About That Commission

Some sellers shy away from realtors because of the commission. These commissions are usually between 5-6% of the home sale. During divorce, though, keep in mind that the commission is applied to the final sale price, so the division of the profit occurs after all expenses, including the commission.

If you’re still worried about the commission, many real estate professionals cite studies that show homes sell for far more than the commission when listed and worked by a realtor.  Others suggest that it depends on the type of property and location, and the Realtor vs. FSBO numbers are skewed by  lower-priced sales of mobile homes and condos.

In a divorce, the benefits of using a realtor outweigh the small percentage of commission on the sale. The professional will sell your home at the right price and handle the details. You paid for that service. You got sound advice, a fair price for your home, and are able to focus your energy on the myriad of other divorce issues on your plate. You will be free to live your new life without real estate worries hanging over your head.

Tips for Choosing Your Real Estate Agent

A quick internet search will show you tons of qualified professionals from which to choose. In your effort to narrow the search, you may get frustrated, or tempted to go with a recommendation from family or friends. Don’t jump to a conclusion too fast. The circumstances are different now, so you need to pick based on a focus on your upcoming divorce. Stick to these characteristics and you will be on the right path with the right professional.

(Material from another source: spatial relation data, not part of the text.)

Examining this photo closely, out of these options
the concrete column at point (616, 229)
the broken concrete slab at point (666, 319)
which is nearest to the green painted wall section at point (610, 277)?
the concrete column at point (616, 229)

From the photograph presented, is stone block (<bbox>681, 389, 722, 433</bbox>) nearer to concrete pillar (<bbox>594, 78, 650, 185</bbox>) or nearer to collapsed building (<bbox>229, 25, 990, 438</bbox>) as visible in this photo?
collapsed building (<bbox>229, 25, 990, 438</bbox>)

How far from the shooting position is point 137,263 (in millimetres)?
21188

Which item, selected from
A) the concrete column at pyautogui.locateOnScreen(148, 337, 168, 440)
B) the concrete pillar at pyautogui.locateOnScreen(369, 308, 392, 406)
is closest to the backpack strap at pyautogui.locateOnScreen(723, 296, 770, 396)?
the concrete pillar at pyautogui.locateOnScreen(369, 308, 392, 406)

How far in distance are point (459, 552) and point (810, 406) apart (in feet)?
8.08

  1. There are two facets to experience. The first is overall experience as a real estate professional. Secondly, you are looking for experience working with divorce situations. Some realtors have this listed on their website. You can narrow your search via the web by including divorce in your search.
  2. Divorce training. Similar to experience, there are specific seminars or training sessions that realtors can attend to help them work with divorcing couples and their property. If you find a large field of realtors that cite divorce experience, see if any cite relevant training to narrow the search further.
  3. Sales record. You want a realtor that knows how to make money selling houses. Sales record is really what counts. Look for someone who has a proven track record of sales, including sales in your neighborhood’s price range.
  4. Knowledge of the area. Remember, you are hiring this professional to help you sell your current marital home, but you may also want them to help you find that next home for your new life. Both areas require a solid understanding of the local market.
  5. Demonstrates no bias. More than likely, your professional will be working with both you and your ex to sell the home. You have a right to expect neutrality from your realtor, and so does your ex. So don’t plan to let your cousin’s husband handle the sale.
  6. Rapport. Just as with your lawyer, you need to be concerned about whether your realtor “fits” with you. You will be working with them often, reviewing many details about your home, and seeking a common approach to moving the home on the market. If the realtor doesn’t “fit” with you, the relationship and result will be unfavorable and stressful for you.

Emotions are going to wrap their way around so many decisions during divorce. Don’t let the headache of dividing the family home unnecessarily consume precious energy. Hire a realtor, get that burden off your shoulders and move on to the next issue.